Per qualche ragione, nei tribunali italiani si continuano a contare i secondi delle molestie sessuali. In mancanza di un riferimento chiaro al consenso per cui no significa no, si analizzano i tempi e le reazioni della vittima. C'è stata la sentenza dei 10 secondi per cui, secondo i giudici, un tocco inappropriato così breve non era da prendere in considerazione. E poi c'è stata la sentenza di 30 secondi: in questo caso il tribunale aveva stabilito la vittima aveva impiegato troppo tempo per manifestare un'opposizione. L'uomo era stato assolto e il processo era andato avanti fino al terzo grado finché la Cassazione non si era opposta nel febbraio 2025 stabilendo che il processo dovesse essere rifatto.
Ora è arrivata una buona notizia: la Corte d'Appello di Milano nel secondo grado bis ha condannato l'uomo, un ex sindacalista che lavorava all’aeroporto di Malpensa a un anno e due mesi giudicandolo colpevole. «Non sono felice, ma c'è il sollievo per quella che spero sia la fine di una vicenda che in questi anni ha riempito tutta la mia vita», ha commentato la donna, «Ho pagato un prezzo molto alto. Difficilmente è passato un giorno senza che la mia testa andasse a questa vicenda. Non c'è mai stata una giornata in cui il mio cervello sia stato libero da questi pensieri».
- ATM: molestate dalle telecamere di sorveglianza
- Veniamo molestate (anche) su Vinted
- Bisogna parlare di violenza di genere e calcio
Il caso
Nel 2018 l'uomo era stato accusato di violenza sessuale da un'hostess che si era rivolto a lui per una vertenza sindacale. In primo grado la presidente del collegio Nicoletta Guerrero aveva spiegato che mancavano le prove e che le tempistiche dell'abuso, avevano portato all'assoluzione. Anche in appello l'uomo era stato assolto proprio perché la donna avrebbe avuto a disposizione una «finestra temporale» di «20-30 secondi» in cui avrebbe dovuto reagire e opporsi.

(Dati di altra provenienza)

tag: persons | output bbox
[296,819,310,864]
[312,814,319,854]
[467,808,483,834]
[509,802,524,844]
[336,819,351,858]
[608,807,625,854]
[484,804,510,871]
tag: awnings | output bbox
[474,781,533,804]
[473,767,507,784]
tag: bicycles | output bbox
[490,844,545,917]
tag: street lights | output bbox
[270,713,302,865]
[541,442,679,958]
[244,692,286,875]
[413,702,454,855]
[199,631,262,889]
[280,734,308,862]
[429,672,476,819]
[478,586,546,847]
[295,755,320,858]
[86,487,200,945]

Bisogna ricordare ancora una volta che, nel codice penale italiano, non viene detto esplicitamente che un atto sessuale senza consenso è violenza. La violenza sessuale si configura quando una persona «con violenza o minaccia o mediante l’abuso di autorità» costringe un'altra «a compiere o a subire atti sessuali» oppure quando il soggetto abusa «delle condizioni di inferiorità fisica o psichica della persona offesa al momento del fatto» o «traendo in inganno la persona offesa per essersi il colpevole sostituito ad altra persona».
Il nuovo processo
È stata, però, la Cassazione a ribaltare la sentenza scrivendo nelle motivazioni che la difesa aveva cercato di minare la credibilità della donna, la quale, invece, ha continuato a testimoniare senza mai vacillare. Il ritardo nella reazione nella manifestazione del dissenso, secondo i giudici è «irrilevante per la configurazione della violenza sessuale». Secondo la Cassazione infatti la «la giurisprudenza è netta» su questo punto perché ormai si conosce il fenomeno del freezing che paralizza la persona di fronte al pericolo e perché la sorpresa di fronte all'abuso «può essere tale da superare la contraria volontà», ponendo chi subisce «nell'impossibilità di difendersi».

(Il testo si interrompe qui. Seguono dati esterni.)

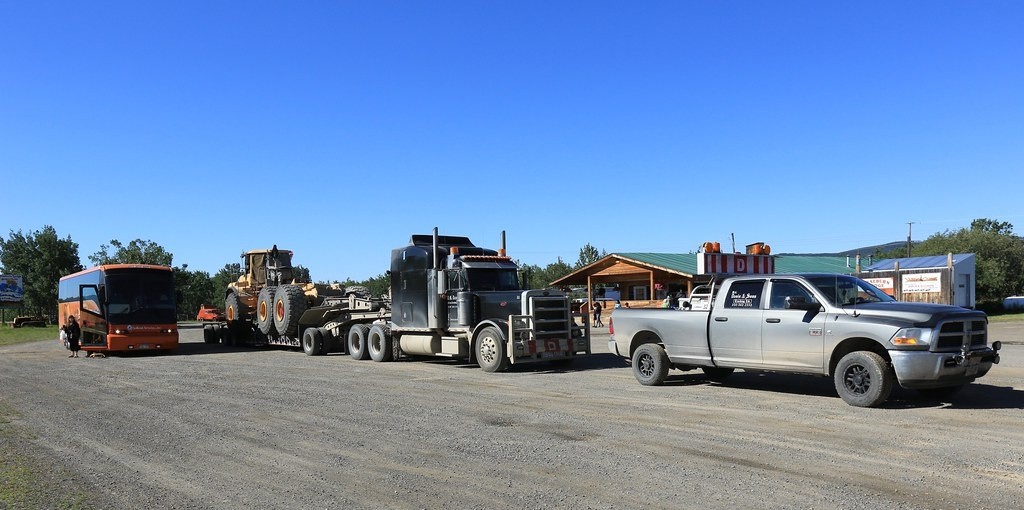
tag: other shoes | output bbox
[74,356,77,358]
[595,326,597,327]
[592,326,595,327]
[69,355,73,357]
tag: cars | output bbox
[197,308,226,322]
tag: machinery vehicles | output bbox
[225,244,371,336]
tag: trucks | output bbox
[678,283,818,311]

Ora, con il nuovo processo, era stata chiesta una condanna a due anni. I giudici hanno ridotto la pena a un anno e due mesi con una provvisionale di 10.000 euro a favore della donna. Le motivazioni della sentenza non sono ancora disponibili, ma la decisione va verso una precisa direzione: l’atto sessuale senza consenso esplicito è violenza sessuale e come tale dovrebbe essere configurato, più che concentrarsi sulla reazione della vittima bisognerebbe guardare alla condotta dell’imputato e dovremmo smettere di contare i secondi per valutare una molestia.